** EXERCISE DIRECTIONS **
Render everything from the row containing "How far does" down to the row containing "Answer: (252, 150, 279, 180): green", both included, as a JSON list of strings with one string per line and blank lines left out.

- - - - - - -

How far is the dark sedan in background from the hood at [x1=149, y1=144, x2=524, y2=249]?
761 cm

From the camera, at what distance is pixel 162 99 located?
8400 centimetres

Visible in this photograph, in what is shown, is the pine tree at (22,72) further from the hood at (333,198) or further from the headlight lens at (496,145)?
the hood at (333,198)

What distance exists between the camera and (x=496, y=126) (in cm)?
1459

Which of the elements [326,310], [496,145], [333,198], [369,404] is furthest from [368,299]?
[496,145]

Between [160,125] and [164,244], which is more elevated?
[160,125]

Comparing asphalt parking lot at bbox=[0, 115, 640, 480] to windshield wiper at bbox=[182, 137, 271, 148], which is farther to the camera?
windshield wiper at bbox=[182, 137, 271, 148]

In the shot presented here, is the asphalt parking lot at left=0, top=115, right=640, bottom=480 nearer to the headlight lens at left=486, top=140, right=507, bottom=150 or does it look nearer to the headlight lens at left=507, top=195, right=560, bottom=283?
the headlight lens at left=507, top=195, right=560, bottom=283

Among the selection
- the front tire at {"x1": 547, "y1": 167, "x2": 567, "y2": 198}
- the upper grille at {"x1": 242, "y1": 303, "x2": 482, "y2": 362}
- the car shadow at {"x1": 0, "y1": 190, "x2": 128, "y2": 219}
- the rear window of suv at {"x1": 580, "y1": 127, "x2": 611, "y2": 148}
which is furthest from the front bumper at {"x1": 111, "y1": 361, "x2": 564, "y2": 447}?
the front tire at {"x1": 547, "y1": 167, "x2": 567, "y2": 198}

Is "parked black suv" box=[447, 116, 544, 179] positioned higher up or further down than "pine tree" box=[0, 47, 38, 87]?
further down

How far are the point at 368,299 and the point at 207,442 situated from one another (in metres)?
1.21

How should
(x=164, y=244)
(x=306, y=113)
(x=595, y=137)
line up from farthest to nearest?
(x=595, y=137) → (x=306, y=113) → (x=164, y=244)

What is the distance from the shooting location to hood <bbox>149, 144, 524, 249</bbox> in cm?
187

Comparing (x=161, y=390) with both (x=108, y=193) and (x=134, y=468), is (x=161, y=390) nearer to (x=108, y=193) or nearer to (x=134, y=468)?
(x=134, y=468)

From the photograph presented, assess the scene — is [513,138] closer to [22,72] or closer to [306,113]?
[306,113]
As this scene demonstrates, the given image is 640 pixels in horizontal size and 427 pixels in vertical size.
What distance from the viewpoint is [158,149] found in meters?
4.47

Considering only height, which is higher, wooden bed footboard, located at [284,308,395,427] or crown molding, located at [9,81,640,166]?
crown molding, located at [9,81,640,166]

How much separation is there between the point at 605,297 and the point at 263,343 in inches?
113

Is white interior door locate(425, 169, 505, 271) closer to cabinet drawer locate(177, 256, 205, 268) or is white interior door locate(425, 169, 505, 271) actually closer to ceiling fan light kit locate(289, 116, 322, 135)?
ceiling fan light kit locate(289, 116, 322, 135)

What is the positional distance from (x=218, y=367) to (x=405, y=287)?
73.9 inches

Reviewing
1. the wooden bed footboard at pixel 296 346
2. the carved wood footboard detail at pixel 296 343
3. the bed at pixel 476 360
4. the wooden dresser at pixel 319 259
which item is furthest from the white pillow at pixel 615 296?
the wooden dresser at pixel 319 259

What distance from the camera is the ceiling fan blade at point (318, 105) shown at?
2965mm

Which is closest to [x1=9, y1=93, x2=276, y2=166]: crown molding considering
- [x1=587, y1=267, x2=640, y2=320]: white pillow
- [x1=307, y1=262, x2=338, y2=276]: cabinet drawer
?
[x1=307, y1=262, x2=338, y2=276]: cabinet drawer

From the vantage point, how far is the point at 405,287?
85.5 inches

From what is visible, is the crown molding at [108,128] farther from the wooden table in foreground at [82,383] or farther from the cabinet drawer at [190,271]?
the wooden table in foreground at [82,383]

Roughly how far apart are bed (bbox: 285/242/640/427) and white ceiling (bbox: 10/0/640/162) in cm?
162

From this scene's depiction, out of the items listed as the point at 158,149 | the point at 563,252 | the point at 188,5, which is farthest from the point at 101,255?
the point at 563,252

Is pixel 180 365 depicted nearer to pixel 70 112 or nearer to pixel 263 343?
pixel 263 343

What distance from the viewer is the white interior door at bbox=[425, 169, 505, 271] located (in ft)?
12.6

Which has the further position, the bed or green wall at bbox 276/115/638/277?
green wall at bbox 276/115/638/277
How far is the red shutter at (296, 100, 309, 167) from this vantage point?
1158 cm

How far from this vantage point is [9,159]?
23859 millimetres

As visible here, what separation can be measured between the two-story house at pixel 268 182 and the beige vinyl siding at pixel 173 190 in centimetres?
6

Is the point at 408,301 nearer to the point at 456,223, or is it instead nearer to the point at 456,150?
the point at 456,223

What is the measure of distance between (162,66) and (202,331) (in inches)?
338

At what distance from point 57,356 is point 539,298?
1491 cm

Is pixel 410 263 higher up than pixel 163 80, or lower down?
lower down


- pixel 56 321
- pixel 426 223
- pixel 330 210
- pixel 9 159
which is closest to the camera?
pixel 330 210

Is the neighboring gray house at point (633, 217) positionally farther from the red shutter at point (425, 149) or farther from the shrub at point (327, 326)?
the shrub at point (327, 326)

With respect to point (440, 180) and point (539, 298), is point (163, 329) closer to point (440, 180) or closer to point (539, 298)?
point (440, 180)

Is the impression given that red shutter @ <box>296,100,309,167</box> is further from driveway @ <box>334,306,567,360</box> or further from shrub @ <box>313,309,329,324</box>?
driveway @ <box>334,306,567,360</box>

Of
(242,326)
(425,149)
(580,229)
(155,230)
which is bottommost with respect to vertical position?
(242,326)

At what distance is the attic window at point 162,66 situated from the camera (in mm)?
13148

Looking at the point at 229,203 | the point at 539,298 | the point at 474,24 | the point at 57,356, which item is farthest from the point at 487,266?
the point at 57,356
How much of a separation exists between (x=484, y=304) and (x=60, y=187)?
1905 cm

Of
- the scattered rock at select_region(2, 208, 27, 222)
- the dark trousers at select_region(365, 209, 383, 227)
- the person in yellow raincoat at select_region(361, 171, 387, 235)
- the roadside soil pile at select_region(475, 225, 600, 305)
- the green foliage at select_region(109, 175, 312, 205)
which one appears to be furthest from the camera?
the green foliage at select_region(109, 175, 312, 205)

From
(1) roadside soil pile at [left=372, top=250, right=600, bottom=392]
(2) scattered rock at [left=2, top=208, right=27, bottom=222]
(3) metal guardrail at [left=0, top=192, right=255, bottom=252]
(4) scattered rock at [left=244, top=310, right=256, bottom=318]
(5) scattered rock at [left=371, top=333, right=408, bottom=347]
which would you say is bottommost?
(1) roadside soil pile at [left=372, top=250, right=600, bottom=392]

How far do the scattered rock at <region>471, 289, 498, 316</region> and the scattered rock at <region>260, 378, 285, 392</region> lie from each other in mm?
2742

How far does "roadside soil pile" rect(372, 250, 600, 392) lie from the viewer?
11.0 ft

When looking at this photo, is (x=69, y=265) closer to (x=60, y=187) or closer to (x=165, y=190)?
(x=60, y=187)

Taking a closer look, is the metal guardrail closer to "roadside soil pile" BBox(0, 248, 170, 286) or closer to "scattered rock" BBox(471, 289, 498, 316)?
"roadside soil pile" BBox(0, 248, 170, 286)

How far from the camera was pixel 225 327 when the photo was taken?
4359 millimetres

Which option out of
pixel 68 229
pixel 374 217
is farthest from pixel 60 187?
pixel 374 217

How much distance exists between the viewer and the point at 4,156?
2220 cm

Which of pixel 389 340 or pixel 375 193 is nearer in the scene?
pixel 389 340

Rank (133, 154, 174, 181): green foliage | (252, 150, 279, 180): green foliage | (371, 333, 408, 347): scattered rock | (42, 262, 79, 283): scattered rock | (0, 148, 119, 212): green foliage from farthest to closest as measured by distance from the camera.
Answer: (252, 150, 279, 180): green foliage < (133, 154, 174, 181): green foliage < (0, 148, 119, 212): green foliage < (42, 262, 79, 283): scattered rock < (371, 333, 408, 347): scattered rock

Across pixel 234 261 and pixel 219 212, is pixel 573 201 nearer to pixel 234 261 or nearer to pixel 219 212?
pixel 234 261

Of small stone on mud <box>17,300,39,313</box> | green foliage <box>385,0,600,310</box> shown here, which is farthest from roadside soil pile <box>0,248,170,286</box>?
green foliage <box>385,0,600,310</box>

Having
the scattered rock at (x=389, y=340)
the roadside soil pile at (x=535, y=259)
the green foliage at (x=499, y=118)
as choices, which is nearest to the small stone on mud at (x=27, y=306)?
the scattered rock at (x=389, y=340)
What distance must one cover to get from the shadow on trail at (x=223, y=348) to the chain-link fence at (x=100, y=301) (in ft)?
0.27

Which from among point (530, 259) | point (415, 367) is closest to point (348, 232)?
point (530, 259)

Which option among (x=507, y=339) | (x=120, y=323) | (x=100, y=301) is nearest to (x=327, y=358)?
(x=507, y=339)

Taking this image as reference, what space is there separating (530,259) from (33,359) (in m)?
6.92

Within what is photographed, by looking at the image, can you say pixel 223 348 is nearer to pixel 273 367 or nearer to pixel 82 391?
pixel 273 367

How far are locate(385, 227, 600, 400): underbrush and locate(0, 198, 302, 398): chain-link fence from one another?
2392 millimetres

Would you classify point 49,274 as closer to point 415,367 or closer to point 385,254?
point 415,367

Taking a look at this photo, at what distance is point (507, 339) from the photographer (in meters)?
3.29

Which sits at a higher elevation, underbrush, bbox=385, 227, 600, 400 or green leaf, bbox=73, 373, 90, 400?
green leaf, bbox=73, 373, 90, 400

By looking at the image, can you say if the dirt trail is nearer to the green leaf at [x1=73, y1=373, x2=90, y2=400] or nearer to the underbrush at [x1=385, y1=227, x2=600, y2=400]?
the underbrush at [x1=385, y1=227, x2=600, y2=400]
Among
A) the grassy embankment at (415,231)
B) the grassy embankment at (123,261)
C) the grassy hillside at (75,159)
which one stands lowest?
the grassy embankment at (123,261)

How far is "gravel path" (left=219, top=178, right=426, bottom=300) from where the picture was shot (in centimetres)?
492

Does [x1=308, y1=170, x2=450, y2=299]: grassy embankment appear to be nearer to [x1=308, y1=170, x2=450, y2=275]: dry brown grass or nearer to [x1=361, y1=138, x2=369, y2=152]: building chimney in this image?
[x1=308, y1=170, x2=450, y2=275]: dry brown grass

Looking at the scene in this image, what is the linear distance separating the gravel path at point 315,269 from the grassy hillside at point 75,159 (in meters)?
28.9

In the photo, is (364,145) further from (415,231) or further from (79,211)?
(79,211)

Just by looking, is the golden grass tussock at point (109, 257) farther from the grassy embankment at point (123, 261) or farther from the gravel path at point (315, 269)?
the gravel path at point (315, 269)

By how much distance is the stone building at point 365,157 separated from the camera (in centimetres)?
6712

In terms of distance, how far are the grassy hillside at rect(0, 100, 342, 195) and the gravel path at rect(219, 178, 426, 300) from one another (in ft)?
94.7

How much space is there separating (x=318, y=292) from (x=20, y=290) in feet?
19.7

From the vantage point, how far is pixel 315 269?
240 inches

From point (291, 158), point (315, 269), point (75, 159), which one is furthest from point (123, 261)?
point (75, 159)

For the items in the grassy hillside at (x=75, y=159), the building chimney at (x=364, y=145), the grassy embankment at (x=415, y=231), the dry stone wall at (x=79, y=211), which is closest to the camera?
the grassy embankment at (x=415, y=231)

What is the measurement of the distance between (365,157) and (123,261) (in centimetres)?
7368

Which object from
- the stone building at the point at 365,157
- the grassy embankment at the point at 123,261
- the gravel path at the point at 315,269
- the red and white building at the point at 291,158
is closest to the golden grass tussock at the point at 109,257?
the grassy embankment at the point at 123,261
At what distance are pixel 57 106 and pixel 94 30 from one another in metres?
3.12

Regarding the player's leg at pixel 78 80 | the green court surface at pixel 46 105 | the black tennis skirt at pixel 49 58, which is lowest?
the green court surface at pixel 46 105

- - - - - - -

** SOLUTION FOR THIS EXERCISE **
[
  "How far does \"roadside soil pile\" rect(372, 250, 600, 392) lie from the viewer?",
  "11.0 ft",
  "When looking at this photo, is (x=69, y=265) closer to (x=60, y=187) or closer to (x=165, y=190)?",
  "(x=60, y=187)",
  "Taking a closer look, is the metal guardrail closer to \"roadside soil pile\" BBox(0, 248, 170, 286) or closer to \"scattered rock\" BBox(471, 289, 498, 316)?",
  "\"roadside soil pile\" BBox(0, 248, 170, 286)",
  "How far from the camera was pixel 225 327 when the photo was taken?",
  "4359 millimetres",
  "Which option out of",
  "pixel 68 229",
  "pixel 374 217",
  "is farthest from pixel 60 187?",
  "pixel 374 217",
  "How much distance exists between the viewer and the point at 4,156?",
  "2220 cm",
  "Which of pixel 389 340 or pixel 375 193 is nearer in the scene?",
  "pixel 389 340",
  "Rank (133, 154, 174, 181): green foliage | (252, 150, 279, 180): green foliage | (371, 333, 408, 347): scattered rock | (42, 262, 79, 283): scattered rock | (0, 148, 119, 212): green foliage from farthest to closest as measured by distance from the camera.",
  "Answer: (252, 150, 279, 180): green foliage < (133, 154, 174, 181): green foliage < (0, 148, 119, 212): green foliage < (42, 262, 79, 283): scattered rock < (371, 333, 408, 347): scattered rock"
]